Jefferson accepted the intelligence calmly. “How much did this report cost you?” he asked. “I mean cost me?”
“Fifteen thousand dollars,” answered Lee. “Or was it fifty thousand? I could look it up.”
“Why, you twelve-thumbed idiot!” roared Jefferson. “I could have told you for free that people think cigarettes are the road to perdition. Ain’t you never heard one of them Bible-thumpers?… Naw, I guess you’re too young.… Well, I heard plenty of ’em—old-time bull-voiced hellfire-shouters. Cigarettes, they said, are the instruments of the devil.… And make no mistake, sonny, people believed it. Course they didn’t stop smoking, no more than they stopped drinking or humping, but every time they took a puff, there was a little pinch of guilt—the same kind of sinful feeling they felt the first time they snuck a smoke behind the barn. Down deep in their gut they knew the Lord would call for a reckoning someday.… Well, sonny, this makes pretty easy pickings for the new breed of hellfire-shouters. Oh, it’s a new breed, all right. They ain’t Christ-bitten country boys this time, not backwoods bumpkins with hay in their hair.

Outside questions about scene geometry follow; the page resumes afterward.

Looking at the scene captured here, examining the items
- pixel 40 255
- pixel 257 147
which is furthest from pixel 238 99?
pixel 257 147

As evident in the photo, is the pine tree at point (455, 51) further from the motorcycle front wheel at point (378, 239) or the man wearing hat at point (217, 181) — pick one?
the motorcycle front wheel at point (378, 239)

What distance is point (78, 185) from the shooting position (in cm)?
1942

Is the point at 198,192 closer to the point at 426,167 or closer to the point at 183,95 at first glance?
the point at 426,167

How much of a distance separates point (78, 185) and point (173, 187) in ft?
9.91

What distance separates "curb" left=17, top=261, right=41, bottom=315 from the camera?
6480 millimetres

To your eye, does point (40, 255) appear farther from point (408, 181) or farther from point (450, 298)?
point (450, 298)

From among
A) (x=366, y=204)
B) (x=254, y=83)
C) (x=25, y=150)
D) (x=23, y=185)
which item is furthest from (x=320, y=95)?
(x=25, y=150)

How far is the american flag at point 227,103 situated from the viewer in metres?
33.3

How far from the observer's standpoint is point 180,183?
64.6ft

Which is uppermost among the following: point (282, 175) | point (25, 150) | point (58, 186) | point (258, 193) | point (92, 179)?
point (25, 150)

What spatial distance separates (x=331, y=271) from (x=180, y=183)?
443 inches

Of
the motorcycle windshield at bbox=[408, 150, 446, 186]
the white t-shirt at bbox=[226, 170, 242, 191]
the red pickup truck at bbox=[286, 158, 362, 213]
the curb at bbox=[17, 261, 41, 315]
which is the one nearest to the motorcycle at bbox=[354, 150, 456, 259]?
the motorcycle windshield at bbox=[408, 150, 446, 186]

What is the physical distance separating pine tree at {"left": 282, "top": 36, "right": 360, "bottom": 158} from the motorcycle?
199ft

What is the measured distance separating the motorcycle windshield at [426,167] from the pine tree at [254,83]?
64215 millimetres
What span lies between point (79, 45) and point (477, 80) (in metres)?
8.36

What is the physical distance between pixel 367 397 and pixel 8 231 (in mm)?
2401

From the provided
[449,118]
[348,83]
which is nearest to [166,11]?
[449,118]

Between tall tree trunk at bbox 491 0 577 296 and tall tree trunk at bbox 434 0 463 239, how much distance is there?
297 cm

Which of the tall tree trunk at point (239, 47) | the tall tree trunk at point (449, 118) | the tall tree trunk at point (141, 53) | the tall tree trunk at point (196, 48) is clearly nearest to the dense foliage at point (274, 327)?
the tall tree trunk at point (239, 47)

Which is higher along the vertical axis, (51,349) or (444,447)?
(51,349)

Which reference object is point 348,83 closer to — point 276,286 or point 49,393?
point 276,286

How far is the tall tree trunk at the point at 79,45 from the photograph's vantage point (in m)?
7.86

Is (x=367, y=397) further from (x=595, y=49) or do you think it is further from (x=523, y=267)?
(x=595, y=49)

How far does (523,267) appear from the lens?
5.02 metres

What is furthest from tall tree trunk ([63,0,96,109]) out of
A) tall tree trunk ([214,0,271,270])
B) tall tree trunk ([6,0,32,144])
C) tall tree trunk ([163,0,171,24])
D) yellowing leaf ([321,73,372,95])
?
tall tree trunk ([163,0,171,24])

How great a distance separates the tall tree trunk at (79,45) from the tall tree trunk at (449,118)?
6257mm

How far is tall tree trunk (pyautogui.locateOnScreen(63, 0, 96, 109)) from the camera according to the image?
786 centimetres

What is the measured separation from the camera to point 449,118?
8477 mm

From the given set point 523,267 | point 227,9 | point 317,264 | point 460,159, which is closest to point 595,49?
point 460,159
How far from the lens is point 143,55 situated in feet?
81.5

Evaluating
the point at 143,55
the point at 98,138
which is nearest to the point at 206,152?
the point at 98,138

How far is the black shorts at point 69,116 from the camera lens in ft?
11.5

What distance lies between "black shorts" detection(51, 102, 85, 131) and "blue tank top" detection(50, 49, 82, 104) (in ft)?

Now they’re all nice, smooth-talking fellows with white smocks and medical degrees. And they ain’t threatening damnation on that far-off Judgment Day. They got it for you right here and now. I mean lung cancer.”
“I do wish you’d read my memos, Uncle Jefferson,” said Lee with an edge of exasperation. “I covered all this months ago. We’re up against a scare campaign; I know that. But the other side has all the scare techniques; we have none. So let’s stop looking for a black hat. Let’s instead try a brand-new approach to the smoking public—a campaign of moderation. Let’s go part way with the Surgeon General’s committee. Let’s concede that too much smoking might hurt you.”